A discrete discontinuity between the two phases of gravity
Sandipan Sengupta

TL;DR
This paper develops a Hamiltonian formulation of gravity for non-invertible tetrad fields, revealing a discrete phase transition with additional degrees of freedom and implications for understanding gravitational singularities.
Contribution
It introduces a Hamiltonian theory of gravity for non-invertible tetrads, showing a phase with three local degrees of freedom and a discontinuity from Einstein gravity.
++++++++++
### WRITTEN EXERCISE
Pick up the summary of the gravity paper on non-invertible tetrads after its last sentence and keep writing it.

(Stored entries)
++++++++++
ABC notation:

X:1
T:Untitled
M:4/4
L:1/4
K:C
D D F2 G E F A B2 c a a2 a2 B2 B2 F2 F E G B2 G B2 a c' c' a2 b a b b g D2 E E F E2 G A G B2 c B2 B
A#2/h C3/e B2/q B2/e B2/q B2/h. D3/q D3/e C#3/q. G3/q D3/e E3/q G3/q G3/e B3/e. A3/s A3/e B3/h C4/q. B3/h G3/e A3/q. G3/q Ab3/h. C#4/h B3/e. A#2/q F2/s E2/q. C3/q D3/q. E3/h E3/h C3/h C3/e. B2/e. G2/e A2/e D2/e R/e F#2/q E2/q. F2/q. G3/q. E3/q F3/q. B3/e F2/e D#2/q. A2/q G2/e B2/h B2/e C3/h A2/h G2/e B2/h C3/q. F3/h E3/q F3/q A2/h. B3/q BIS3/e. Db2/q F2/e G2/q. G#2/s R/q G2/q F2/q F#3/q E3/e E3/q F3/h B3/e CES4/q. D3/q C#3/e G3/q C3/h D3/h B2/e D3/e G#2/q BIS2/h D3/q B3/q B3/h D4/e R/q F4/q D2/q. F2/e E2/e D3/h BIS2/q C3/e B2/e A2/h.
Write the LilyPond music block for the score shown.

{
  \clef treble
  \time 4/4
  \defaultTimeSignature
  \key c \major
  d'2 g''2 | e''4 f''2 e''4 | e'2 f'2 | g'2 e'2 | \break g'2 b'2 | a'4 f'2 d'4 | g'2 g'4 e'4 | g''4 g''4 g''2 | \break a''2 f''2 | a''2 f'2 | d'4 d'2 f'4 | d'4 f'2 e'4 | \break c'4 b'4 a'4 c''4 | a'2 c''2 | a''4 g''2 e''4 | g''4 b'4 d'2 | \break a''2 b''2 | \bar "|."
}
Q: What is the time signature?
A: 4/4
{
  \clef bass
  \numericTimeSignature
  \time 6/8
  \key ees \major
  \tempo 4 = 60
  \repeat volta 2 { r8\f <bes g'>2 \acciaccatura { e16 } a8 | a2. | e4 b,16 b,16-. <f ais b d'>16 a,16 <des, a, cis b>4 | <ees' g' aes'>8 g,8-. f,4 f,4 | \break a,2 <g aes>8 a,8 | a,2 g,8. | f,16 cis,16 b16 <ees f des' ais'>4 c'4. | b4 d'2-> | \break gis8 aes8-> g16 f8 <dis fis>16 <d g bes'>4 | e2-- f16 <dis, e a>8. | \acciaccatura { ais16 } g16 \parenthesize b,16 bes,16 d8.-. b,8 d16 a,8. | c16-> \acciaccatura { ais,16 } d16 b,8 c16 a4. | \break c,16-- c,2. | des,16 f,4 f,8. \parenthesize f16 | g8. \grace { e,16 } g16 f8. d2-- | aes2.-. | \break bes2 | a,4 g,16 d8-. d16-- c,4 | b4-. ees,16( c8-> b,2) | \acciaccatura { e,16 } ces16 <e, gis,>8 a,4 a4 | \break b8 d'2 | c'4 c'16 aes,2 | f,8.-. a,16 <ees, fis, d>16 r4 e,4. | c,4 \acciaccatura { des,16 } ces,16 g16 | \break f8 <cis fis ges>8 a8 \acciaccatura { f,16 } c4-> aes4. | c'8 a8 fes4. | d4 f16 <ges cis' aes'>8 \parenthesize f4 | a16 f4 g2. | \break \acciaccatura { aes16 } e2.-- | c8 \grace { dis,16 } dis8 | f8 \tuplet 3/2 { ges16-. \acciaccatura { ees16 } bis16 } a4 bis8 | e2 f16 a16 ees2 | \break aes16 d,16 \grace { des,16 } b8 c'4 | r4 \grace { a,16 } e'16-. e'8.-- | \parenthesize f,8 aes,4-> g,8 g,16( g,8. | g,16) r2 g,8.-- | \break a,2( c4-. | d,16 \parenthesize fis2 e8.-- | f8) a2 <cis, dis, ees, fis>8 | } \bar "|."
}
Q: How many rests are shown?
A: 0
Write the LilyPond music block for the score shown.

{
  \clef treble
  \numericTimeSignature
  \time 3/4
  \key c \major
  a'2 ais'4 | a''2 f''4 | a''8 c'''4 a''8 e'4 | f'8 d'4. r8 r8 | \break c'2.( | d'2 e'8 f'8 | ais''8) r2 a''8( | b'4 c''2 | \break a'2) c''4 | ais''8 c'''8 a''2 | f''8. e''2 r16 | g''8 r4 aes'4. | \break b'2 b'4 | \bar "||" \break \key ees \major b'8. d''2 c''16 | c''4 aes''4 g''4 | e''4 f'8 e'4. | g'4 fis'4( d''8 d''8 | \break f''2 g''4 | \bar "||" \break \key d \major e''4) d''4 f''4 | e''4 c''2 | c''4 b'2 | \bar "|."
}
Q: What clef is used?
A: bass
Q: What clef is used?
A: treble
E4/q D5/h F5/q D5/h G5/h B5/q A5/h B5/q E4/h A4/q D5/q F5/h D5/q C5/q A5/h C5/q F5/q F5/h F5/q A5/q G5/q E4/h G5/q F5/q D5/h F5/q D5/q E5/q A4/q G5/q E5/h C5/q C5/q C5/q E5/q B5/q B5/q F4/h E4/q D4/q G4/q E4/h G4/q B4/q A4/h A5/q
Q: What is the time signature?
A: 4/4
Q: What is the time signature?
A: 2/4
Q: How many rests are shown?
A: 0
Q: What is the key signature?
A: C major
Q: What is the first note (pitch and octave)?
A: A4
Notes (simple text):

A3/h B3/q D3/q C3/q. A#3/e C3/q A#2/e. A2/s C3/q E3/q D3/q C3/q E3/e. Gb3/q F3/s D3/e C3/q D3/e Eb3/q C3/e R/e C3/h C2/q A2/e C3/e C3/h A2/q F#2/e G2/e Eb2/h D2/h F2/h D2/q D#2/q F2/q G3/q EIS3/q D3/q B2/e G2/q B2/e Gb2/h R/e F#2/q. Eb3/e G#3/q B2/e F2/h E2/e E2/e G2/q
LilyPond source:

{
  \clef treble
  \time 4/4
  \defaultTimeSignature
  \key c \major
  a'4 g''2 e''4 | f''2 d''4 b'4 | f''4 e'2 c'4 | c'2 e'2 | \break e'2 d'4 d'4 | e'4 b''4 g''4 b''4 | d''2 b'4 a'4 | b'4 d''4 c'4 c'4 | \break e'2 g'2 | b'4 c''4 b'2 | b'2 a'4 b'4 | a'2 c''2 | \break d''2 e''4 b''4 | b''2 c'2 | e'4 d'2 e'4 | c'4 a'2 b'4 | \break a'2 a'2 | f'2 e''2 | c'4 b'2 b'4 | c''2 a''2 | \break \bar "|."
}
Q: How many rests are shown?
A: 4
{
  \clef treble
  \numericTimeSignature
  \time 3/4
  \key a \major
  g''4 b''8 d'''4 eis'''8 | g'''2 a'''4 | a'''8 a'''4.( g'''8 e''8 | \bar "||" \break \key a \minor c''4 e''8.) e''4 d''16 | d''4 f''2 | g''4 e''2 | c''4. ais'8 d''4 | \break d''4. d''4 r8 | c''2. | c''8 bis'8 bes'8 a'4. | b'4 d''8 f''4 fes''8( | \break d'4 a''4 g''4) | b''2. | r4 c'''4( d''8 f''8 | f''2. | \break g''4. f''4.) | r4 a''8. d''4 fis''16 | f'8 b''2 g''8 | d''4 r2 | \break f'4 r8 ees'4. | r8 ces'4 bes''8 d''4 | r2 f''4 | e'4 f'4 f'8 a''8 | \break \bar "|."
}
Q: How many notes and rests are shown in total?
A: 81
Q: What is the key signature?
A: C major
++++++++++
### RESULT
Findings
Discontinuous change in degrees of freedom at zero tetrad determinant
Hamiltonian constraint disappears for vanishing lapse
Quantum states invariant under gauge and diffeomorphisms are solutions
Abstract
When tetrad (metric) fields are not invertible, the standard canonical formulation of gravity cannot be adopted as it is. Here we develop a Hamiltonian theory of gravity for non-invertible tetrad. In contrast to Einstein gravity, this phase is found to exhibit three local degrees of freedom. This reflects a discrete discontinuity in the limit of a vanishing tetrad determinant. For the particular case of vanishing lapse, the Hamiltonian constraint disappears from the classical theory upon fixing the torsional gauge-freedom. Any state functional invariant under the internal gauge rotations and spatial diffeomorphisms is a formal solution of the associated quantum theory. The formulation here provides a Hamiltonian basis to analyze gravity theory around a physical singularity, which corresponds to a zero of the tetrad determinant in curved spacetime.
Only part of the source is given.